*** Opening Data for analysis ***
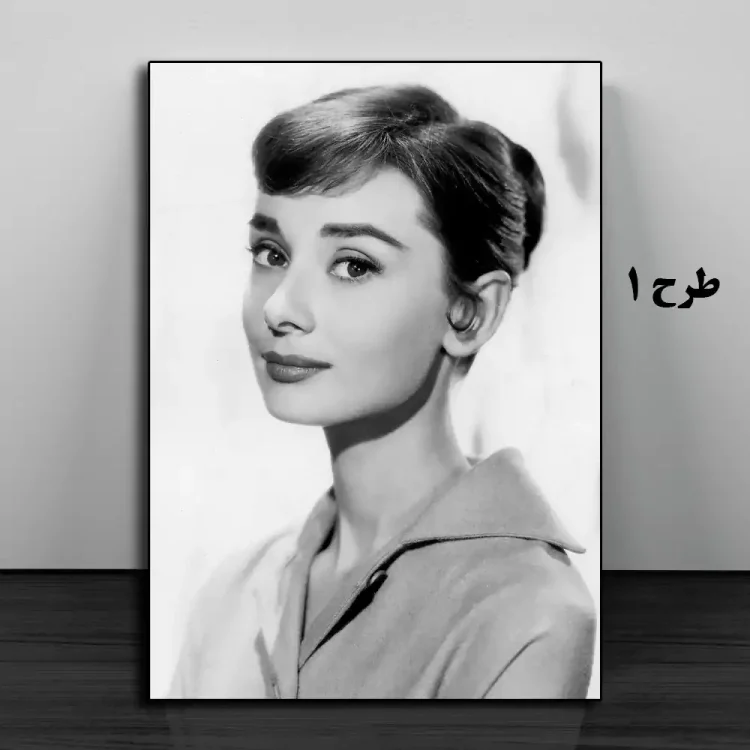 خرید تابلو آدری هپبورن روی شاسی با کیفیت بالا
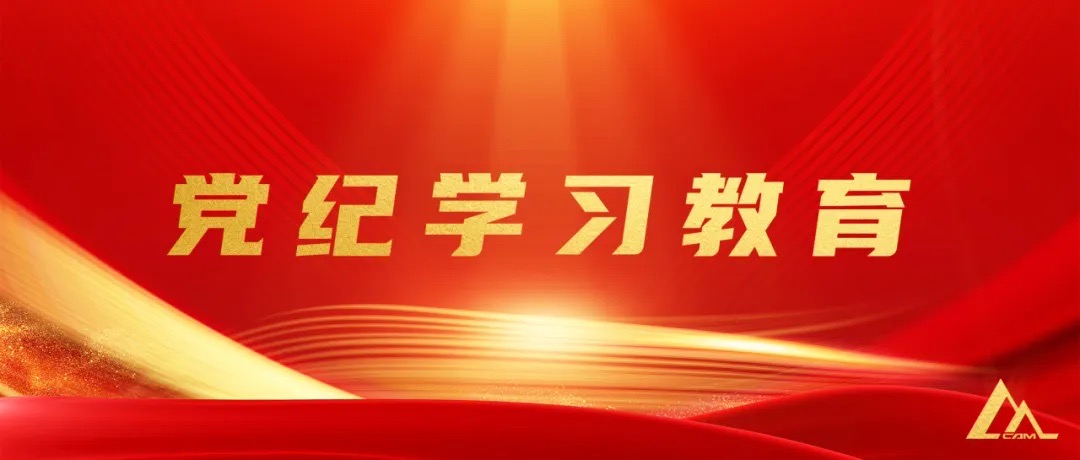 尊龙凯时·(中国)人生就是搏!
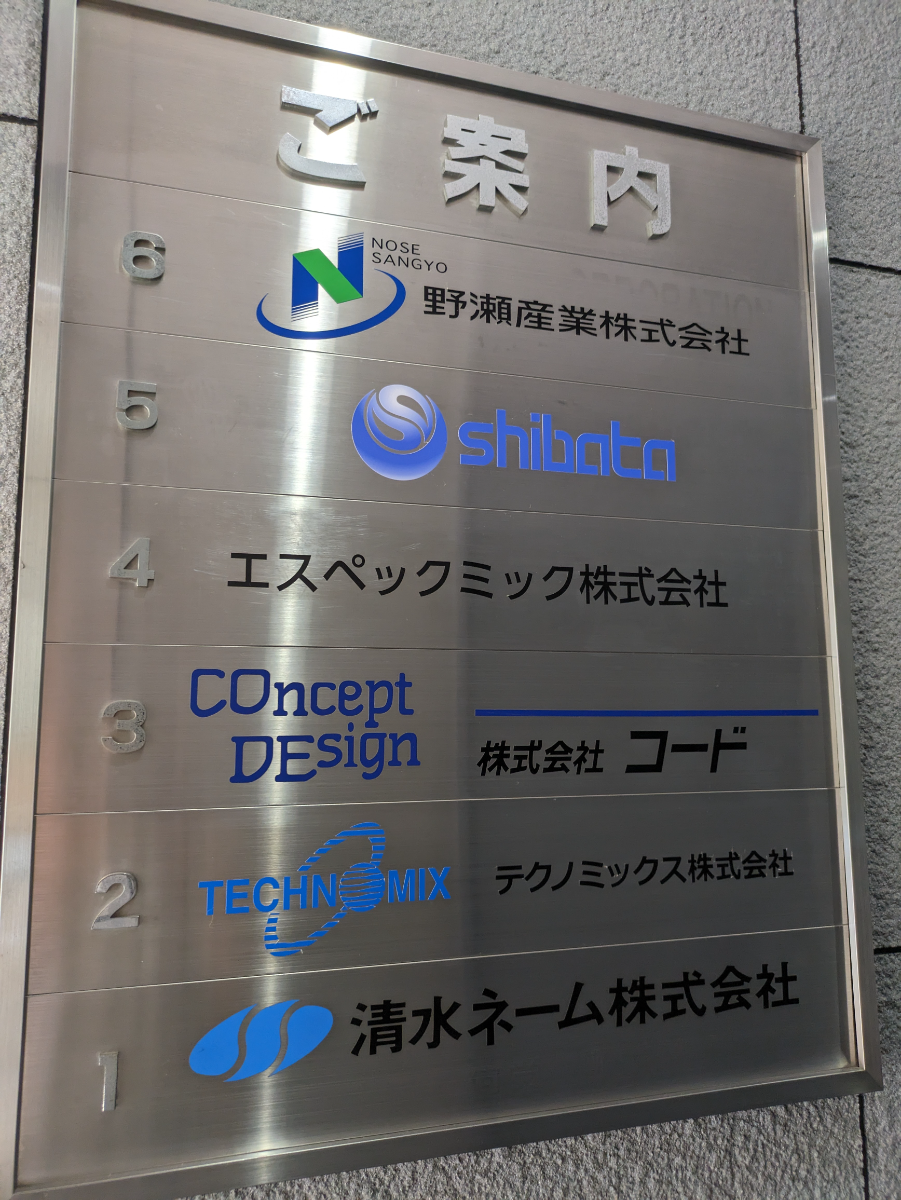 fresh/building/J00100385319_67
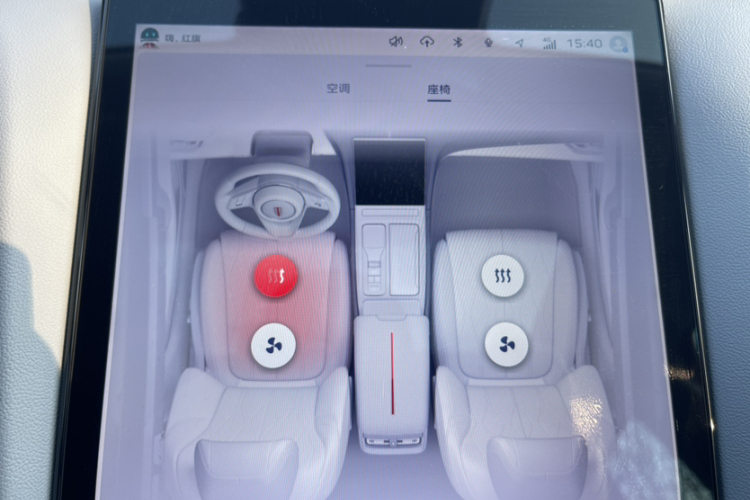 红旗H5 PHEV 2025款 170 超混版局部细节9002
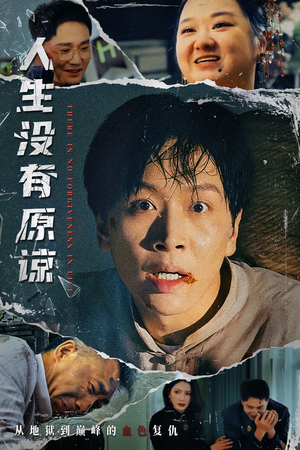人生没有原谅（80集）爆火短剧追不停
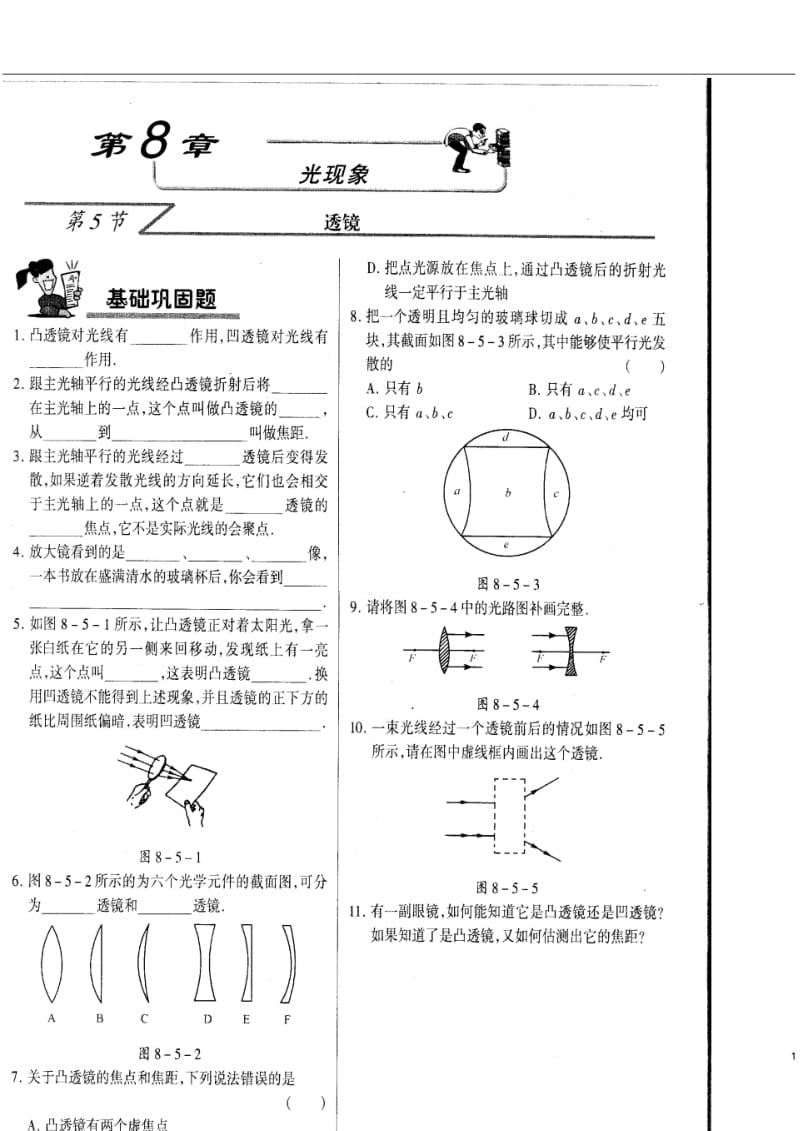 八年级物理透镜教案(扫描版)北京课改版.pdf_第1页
*** Closing Data for analysis ***
» Exercise aim: Return the text of each entry above, word for word, leaving out the pictures.

» Written response:
 خرید تابلو آدری هپبورن روی شاسی با کیفیت بالا
 尊龙凯时·(中国)人生就是搏!
 fresh/building/J00100385319_67
 红旗H5 PHEV 2025款 170 超混版局部细节9002
人生没有原谅（80集）爆火短剧追不停
 八年级物理透镜教案(扫描版)北京课改版.pdf_第1页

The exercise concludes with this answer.